After that, serialize the result AST with JsonConvert.

Expected

Leading and trailing should be attached to AST nodes. Check it on Esprima.org.

{
    "type": "Program",
    "body": [
        {
            "type": "ExpressionStatement",
            "expression": {
                "type": "Identifier",
                "name": "a",
                "trailingComments": [
                    {
                        "type": "Line",
                        "value": " trailing",
                        "range": [
                            13,
                            24
                        ]
                    }
                ]
            },
            "leadingComments": [
                {
                    "type": "Line",
                    "value": " leading",
                    "range": [
                        0,
                        10
                    ]
                }
            ]
        }
    ],
    "sourceType": "script"
}

Actual

Comments are completely skipped.

{
  "Type": "Program",
  "Body": [
    {
      "Type": "ExpressionStatement",
      "Expression": {
        "Type": "Identifier",
        "Name": "a",
        "Loc": {}
      },
      "Loc": {}
    }
  ],
  "SourceType": "script",
  "Loc": {}
}
@adams85
Copy link
Collaborator

adams85 commented Aug 21, 2022

A few thoughts for those who would make an attempt on implementing this: now there's everything in place to port CommentHandler from Esprima JS. But be aware that it'll be capable of an approximation at best. There's no way to precisely represent comments in the current AST model because it's simply not detailed enough: adding LeadingComments/TrailingComments to AST nodes is not enough to describe pieces of syntax like: async /*some comment*/ function f() { ... }. To handle such cases, AST nodes should also include tokens as child nodes. (I suggest checking out how the problem is solved in Roslyn.)

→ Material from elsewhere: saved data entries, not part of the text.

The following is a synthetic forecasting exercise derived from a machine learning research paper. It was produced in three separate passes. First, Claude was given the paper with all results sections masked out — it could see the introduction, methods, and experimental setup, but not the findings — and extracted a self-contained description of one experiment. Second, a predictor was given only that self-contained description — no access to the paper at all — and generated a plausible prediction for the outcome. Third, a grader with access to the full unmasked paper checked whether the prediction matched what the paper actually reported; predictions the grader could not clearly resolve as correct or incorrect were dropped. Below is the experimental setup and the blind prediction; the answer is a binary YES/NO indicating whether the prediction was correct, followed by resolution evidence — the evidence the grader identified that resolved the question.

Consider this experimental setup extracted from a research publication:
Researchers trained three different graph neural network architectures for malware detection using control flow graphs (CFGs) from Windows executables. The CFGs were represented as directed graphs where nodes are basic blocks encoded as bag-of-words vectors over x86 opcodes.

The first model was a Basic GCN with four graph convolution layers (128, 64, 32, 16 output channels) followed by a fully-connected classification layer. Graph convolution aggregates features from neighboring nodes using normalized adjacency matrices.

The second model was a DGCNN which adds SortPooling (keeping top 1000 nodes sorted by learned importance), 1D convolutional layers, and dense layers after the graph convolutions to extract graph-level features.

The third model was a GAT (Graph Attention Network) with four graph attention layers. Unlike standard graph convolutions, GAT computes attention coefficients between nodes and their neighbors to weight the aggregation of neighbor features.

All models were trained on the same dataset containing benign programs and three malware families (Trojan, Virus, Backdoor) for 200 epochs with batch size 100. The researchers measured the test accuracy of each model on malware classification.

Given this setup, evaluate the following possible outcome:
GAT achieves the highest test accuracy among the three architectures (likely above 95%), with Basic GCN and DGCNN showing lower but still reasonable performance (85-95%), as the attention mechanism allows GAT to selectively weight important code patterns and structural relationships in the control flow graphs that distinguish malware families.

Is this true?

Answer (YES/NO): NO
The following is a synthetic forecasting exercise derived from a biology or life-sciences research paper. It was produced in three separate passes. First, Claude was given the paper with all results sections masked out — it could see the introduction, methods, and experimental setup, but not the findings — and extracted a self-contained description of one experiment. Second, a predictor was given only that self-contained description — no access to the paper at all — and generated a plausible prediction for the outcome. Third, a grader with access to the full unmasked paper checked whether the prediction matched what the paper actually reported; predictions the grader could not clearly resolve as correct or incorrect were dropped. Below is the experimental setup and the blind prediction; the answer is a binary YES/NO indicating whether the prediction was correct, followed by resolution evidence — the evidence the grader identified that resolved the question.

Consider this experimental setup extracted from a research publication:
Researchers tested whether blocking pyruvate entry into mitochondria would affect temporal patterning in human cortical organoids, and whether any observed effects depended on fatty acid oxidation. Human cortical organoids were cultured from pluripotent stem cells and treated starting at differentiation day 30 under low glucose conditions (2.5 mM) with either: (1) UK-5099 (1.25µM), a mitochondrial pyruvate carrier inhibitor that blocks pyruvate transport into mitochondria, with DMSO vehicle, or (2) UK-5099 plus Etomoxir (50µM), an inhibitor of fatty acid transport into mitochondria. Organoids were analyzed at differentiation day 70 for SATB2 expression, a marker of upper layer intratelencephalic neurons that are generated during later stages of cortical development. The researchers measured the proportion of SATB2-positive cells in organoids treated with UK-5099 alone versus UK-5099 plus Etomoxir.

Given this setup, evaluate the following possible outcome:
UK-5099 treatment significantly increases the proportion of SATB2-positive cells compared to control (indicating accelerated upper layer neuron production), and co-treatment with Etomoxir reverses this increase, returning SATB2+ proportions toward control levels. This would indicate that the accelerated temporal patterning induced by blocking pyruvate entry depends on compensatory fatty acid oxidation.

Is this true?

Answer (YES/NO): YES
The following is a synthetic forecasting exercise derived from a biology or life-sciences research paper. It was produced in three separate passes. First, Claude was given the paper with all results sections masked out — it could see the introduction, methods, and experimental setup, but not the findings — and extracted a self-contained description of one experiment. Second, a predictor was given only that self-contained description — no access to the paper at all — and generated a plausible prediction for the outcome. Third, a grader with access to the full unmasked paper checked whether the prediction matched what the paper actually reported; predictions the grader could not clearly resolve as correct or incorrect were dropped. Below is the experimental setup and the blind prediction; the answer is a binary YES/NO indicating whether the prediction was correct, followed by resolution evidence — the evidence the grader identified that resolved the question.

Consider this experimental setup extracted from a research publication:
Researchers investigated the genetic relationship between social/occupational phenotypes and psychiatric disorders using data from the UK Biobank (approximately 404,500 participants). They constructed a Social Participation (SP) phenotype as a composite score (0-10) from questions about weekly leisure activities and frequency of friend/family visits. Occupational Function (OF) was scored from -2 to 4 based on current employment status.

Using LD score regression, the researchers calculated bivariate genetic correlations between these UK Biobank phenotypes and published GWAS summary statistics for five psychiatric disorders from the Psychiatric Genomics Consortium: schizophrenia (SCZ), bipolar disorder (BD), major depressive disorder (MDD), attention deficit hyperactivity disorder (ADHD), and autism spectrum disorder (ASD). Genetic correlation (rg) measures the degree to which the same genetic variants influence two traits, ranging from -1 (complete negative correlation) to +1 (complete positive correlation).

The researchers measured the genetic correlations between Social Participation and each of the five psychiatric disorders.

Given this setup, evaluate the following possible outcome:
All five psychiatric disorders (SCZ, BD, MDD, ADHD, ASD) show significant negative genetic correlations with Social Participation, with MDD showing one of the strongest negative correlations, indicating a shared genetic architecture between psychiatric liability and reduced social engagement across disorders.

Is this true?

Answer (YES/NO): NO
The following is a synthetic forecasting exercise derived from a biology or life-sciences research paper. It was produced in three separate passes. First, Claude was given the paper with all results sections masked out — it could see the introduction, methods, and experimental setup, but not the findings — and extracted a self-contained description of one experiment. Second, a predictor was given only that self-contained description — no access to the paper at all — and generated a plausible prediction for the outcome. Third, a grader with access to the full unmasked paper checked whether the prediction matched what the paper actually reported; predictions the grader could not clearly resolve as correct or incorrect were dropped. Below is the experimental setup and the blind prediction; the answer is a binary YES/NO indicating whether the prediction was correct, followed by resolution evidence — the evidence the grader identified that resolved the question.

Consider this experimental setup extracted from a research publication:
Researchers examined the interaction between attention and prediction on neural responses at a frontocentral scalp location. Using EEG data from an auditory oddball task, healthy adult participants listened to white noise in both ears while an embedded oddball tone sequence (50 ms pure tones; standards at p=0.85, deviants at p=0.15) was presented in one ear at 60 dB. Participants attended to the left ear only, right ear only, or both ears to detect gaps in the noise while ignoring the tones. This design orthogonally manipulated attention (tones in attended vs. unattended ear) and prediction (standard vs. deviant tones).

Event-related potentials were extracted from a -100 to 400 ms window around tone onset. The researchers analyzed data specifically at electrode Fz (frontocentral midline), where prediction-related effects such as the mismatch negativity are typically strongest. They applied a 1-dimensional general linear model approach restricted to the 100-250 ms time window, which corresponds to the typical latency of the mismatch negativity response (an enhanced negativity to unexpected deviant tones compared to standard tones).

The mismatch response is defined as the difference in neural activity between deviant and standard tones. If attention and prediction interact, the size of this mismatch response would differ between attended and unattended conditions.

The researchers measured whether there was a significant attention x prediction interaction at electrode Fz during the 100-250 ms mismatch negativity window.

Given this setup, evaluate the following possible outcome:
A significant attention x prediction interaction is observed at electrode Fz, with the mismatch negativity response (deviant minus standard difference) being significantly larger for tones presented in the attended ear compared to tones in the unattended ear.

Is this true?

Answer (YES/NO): YES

However, it's unlikely that proper comment handling will ever be possible in this lib because its main consumer is Jint, which wouldn't want to pay the price of a more detailed AST model. The best we can have is what CommentHandler does but it will be a half-assed solution. Which, of course, still could be useful in some use cases.

@CharlieEriksen
Copy link
Contributor

I worked on this problem last week and concluded that this is fools' errand most likely, and shouldn't be a first-class citizen in the public API.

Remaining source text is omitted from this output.